*** EXTRACTED RECORDS ***
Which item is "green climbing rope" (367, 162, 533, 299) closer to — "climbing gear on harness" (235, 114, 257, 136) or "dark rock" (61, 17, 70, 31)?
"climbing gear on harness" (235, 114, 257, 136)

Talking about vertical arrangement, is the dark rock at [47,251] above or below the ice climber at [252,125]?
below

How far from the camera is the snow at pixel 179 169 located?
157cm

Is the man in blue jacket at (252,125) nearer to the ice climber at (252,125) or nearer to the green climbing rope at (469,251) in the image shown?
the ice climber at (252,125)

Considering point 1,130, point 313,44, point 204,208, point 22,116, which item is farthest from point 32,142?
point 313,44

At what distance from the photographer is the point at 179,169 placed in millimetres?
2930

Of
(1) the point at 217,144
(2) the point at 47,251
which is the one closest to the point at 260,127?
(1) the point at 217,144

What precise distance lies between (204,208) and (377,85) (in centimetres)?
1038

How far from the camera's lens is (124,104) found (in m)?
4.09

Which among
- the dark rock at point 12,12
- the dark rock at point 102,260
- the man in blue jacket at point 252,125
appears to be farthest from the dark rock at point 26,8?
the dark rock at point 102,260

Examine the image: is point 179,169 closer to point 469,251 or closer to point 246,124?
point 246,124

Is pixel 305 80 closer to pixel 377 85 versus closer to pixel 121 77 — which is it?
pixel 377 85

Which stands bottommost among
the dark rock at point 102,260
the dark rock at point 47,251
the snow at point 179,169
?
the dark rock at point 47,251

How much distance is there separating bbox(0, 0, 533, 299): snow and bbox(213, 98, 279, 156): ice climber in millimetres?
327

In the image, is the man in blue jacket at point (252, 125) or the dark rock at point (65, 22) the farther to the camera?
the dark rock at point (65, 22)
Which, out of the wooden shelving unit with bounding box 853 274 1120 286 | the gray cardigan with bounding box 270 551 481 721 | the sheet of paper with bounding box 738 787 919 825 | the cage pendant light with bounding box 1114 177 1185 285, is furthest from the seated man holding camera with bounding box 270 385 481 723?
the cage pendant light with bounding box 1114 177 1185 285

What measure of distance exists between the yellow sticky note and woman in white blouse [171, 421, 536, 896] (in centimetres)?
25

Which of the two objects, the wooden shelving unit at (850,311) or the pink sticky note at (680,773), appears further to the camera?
***
Copy out verbatim every line of the items above, starting with the line containing "Which stands bottommost among" and continuing through the last line of the items, with both ends included.

* RESULT:
Which stands bottommost among
the dark rock at point 102,260
the dark rock at point 47,251
the snow at point 179,169
?
the dark rock at point 47,251

How much distance is there separating bbox(0, 0, 533, 299): snow and bbox(213, 98, 279, 156): ice climber in millimetres?
327

In the image, is the man in blue jacket at point (252, 125) or the dark rock at point (65, 22) the farther to the camera?
the dark rock at point (65, 22)
Which, out of the wooden shelving unit with bounding box 853 274 1120 286 | the gray cardigan with bounding box 270 551 481 721 | the sheet of paper with bounding box 738 787 919 825 | the cage pendant light with bounding box 1114 177 1185 285, is furthest from the seated man holding camera with bounding box 270 385 481 723?
the cage pendant light with bounding box 1114 177 1185 285

What measure of distance exists between the yellow sticky note and woman in white blouse [171, 421, 536, 896] (in centimetres)?
25

Which of the two objects, the wooden shelving unit at (850,311) or the pink sticky note at (680,773), appears further to the camera?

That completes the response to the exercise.